Goal 1 |
Set out as a numbered list the lines of the listing from its first line up to and including the line with "193,288,974,755", omitting any blank lines.

Emphasis mine. Although I'll withhold anecdotal "evidence" that I so cynically want to present, I will follow this up with the last excerpt that I found to be rather humorous.

First, as Swiss researchers reported, females have clear preferences for certain male body odors (Proceedings of the Royal Society of London, 1995). Namely, they prefer the smell emitted by men with major histocompatibility complexes (MHCs) that are most different from their own. A complicating factor is that women on the birth control pill prefer men with similar MHCs; so what happens when a woman who is on the pill falls in love, marries, and goes off the pill, and wonders how she got attached to the smelly partner beside her.

I'm not sure that newer birth control pills have the same effect, but I find that hilarious nonetheless.

The opinion I've long-held is that people put up a show for others in order to present themselves as more attractive to that specific person and that such a show cannot be kept up forever. Such sentiments probably originated long before and were probably passed off as the rantings of old men. I was a bit surprised when I found studies in support of my opinion.

You will notice that only the first excerpt has to do with deception, but the following information presented is helpful, I think, in understanding how such relationships proceed nonetheless. I think this serves as a good primer for discussion and I would like to hear your thoughts on this.
 

Lorraine Manca

Well-known member
heres my question though, why dont parents ditch their kids after three years? if baby billy aint givin mama a buzz anymore, why doesnt she chunk him in foster care
 

Anomaly

Well-known member
A study wasn't necessary in order to determine these findings. I thought this was all common knowledge.

One would wonder why so many people go into marriages, knowing full-well that about half of them end in divorce -- yet people continue to get married. It's somewhat paradoxical.

heres my question though, why dont parents ditch their kids after three years? if baby billy aint givin mama a buzz anymore, why doesnt she chunk him in foster care

I suppose incest is hard to address in this ::p:

Actually, the child just helps the bond between the mother and father. The chapter was solely on romantic relationships.
 
One would wonder why so many people go into marriages, knowing full-well that about half of them end in divorce -- yet people continue to get married. It's somewhat paradoxical.

I rather suggested that the existence of such behaviour is common knowledge; not that everyone who got married knew their partner full well, inside-out. And that they'd definitely end up divorced.
 

Anomaly

Well-known member
I rather suggested that the existence of such behaviour is common knowledge; not that everyone who got married knew their partner full well, inside-out. And that they'd definitely end up divorced.

I used it as a statistic, nothing more. I think it's well-documented and can be considered "common knowledge."

Task material |

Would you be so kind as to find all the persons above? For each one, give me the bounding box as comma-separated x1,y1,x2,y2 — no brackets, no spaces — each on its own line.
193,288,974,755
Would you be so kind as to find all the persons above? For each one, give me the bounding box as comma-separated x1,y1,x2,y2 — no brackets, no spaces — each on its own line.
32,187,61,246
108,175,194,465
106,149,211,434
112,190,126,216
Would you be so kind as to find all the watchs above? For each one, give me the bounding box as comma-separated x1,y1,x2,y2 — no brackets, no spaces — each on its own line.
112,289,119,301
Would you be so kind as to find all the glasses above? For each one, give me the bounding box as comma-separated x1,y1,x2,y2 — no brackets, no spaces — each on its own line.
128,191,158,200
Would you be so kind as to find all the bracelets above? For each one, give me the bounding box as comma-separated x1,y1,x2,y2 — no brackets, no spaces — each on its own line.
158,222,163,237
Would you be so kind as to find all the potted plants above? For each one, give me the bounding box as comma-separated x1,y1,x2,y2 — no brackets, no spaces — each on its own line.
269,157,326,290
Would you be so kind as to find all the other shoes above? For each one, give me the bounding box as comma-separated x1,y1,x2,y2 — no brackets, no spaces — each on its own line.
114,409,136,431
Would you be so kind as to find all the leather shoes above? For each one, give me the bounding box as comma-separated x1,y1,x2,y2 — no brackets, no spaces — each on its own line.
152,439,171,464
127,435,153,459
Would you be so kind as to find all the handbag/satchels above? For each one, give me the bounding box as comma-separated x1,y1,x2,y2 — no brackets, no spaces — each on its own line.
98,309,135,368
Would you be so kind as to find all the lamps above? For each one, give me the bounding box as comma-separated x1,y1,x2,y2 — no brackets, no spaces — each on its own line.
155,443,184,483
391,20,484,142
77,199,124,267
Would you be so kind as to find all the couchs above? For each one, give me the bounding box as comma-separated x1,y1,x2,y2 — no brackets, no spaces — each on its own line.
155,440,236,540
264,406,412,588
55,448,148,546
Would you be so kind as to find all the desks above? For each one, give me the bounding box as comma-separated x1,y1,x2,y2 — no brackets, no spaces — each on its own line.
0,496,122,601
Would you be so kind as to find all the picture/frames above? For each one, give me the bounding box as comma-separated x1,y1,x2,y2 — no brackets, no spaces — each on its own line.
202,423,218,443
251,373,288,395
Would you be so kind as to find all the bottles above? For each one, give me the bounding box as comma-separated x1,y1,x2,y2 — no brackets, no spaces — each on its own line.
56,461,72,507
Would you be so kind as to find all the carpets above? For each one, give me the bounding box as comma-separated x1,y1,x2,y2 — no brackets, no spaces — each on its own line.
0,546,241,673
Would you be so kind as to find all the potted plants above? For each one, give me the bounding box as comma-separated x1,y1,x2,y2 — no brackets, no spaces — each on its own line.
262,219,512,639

Goal 2 |
In the forum thread on attraction and relationships, write out the passage from "You will notice" up to and including "thoughts on this.", with "primer" changed to "starting point".

Response 1 |
1. Would you be so kind as to find all the persons above? For each one, give me the bounding box as comma-separated x1,y1,x2,y2 — no brackets, no spaces — each on its own line.
2. 193,288,974,755

Response 2 |
You will notice that only the first excerpt has to do with deception, but the following information presented is helpful, I think, in understanding how such relationships proceed nonetheless. I think this serves as a good starting point for discussion and I would like to hear your thoughts on this.